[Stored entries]
↓↓↓

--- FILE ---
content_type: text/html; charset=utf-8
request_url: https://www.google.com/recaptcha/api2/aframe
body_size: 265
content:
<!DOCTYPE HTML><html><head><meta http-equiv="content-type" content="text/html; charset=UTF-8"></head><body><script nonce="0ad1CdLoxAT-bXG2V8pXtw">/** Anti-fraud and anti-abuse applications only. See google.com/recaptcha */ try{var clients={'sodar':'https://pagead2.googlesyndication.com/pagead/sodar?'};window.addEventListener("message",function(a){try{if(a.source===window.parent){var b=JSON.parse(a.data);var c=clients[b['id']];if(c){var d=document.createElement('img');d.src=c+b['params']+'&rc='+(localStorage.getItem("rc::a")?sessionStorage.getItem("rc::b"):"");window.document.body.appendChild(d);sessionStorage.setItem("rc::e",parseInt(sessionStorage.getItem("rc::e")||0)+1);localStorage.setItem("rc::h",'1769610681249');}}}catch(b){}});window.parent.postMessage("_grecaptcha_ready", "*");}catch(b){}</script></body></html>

↑↑↑

■ **TASK PROMPT**: Copy out the entries in full, exactly as they appear.

■ **EXERCISE SOLUTION**:
--- FILE ---
content_type: text/html; charset=utf-8
request_url: https://www.google.com/recaptcha/api2/aframe
body_size: 265
content:
<!DOCTYPE HTML><html><head><meta http-equiv="content-type" content="text/html; charset=UTF-8"></head><body><script nonce="0ad1CdLoxAT-bXG2V8pXtw">/** Anti-fraud and anti-abuse applications only. See google.com/recaptcha */ try{var clients={'sodar':'https://pagead2.googlesyndication.com/pagead/sodar?'};window.addEventListener("message",function(a){try{if(a.source===window.parent){var b=JSON.parse(a.data);var c=clients[b['id']];if(c){var d=document.createElement('img');d.src=c+b['params']+'&rc='+(localStorage.getItem("rc::a")?sessionStorage.getItem("rc::b"):"");window.document.body.appendChild(d);sessionStorage.setItem("rc::e",parseInt(sessionStorage.getItem("rc::e")||0)+1);localStorage.setItem("rc::h",'1769610681249');}}}catch(b){}});window.parent.postMessage("_grecaptcha_ready", "*");}catch(b){}</script></body></html>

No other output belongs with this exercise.